Actuellement un bon chasseur tue par an: 150 écureuils, 100 gelinottes et 200 coqs de bruyère[83]. Un assez joli tableau! A l'écureuil surtout, les Zyrianes font une guerre acharnée; la dépouille de ce rongeur constitue le principal article de leurs échanges avec les marchands russes. Dans la région de la Petchora, cette peau est pour ainsi dire l'unité monétaire. Demandez à un indigène le prix d'une denrée ou d'un objet, le plus souvent il vous répondra tant de peaux d'écureuil, et ce n'est qu'après avoir longtemps réfléchi qu'il vous indiquera sa valeur en argent.

[83] Ermilov, loc. cit.

Statistique des produits de la chasse en 1889.

Troïtskoïé Petchorskoïé.
Valeur en roubles.
Écureuils12 0002 520
Autres animaux à fourrure (hermines, zibelines, lièvres, ours)539427
Gelinottes10 0002 000
Autres oiseaux1 000200
Savinoborskoïé.
Écureuils3 600680
Autres animaux à fourrure (hermines, zibelines, lièvres, ours)1391
Gelinottes4 000800
Autres oiseaux415130
Oust-Chtchougor.
Écureuils2 1151 830

Il y a deux périodes de chasse: l'une en automne, du commencement d'octobre au milieu de décembre, et l'autre au printemps, de février à avril.

Les Zyrianes sont très habiles tireurs, bien que leurs fusils ne soient pas précisément du dernier modèle. Celui figuré ci-après montre l'état de l'armurerie sur les bords de la Petchora. Pour faire tomber le chien on doit déclencher un os accroché à un clou. L'hiver l'armement du chasseur est complété par une paire de patins à neige[84].

[84] Ces patins mesurent une longueur de 1m,62 et une largeur de 0m,145. Ils sont donc très différents des ski norvégiens, longs parfois de 3 mètres et larges de 7 centimètres.
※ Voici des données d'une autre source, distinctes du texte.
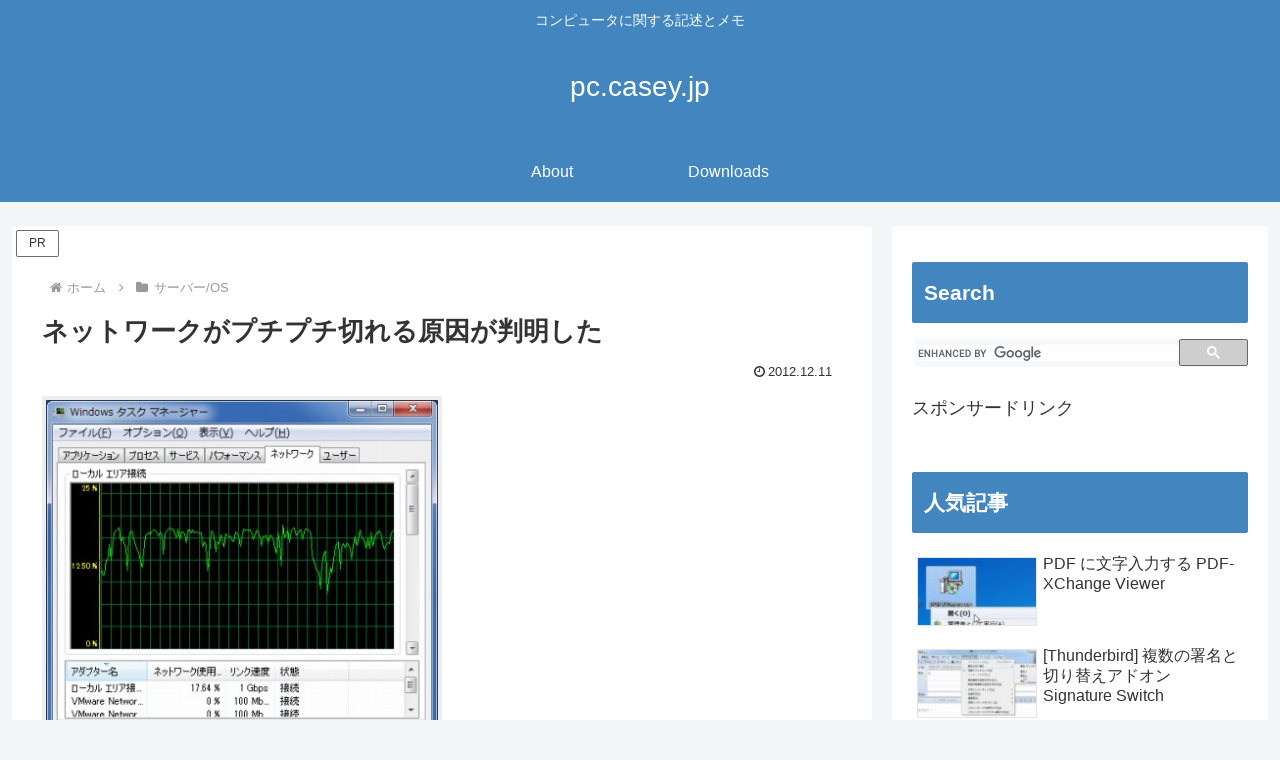

--- FILE ---
content_type: text/html; charset=utf-8
request_url: https://www.google.com/recaptcha/api2/aframe
body_size: 113
content:
<!DOCTYPE HTML><html><head><meta http-equiv="content-type" content="text/html; charset=UTF-8"></head><body><script nonce="hTGe5yXrZ8F8IsERi1sPsQ">/** Anti-fraud and anti-abuse applications only. See google.com/recaptcha */ try{var clients={'sodar':'https://pagead2.googlesyndication.com/pagead/sodar?'};window.addEventListener("message",function(a){try{if(a.source===window.parent){var b=JSON.parse(a.data);var c=clients[b['id']];if(c){var d=document.createElement('img');d.src=c+b['params']+'&rc='+(localStorage.getItem("rc::a")?sessionStorage.getItem("rc::b"):"");window.document.body.appendChild(d);sessionStorage.setItem("rc::e",parseInt(sessionStorage.getItem("rc::e")||0)+1);localStorage.setItem("rc::h",'1769000546760');}}}catch(b){}});window.parent.postMessage("_grecaptcha_ready", "*");}catch(b){}</script></body></html>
Les Zyrianes capturent le coq de bruyère à l'aide de pièges qui écrasent l'oiseau. Dans le but de ménager la poudre, denrée rare et chère dans ces pays, ils ont imaginé une grande variété de ces engins, d'une ingéniosité remarquable[85]. Les habitants de quelques villages disposent sur le bord des cours d'eau des nids artificiels afin de récolter des œufs de palmipèdes. Quelquefois ils les font couver par des poules et se procurent ainsi des canards domestiques.

[85] Un grand nombre de ces pièges sont figurés dans l'ouvrage d'Hoffmann, Der Nördliche Ural und das Küstengebirge Pae-Choi.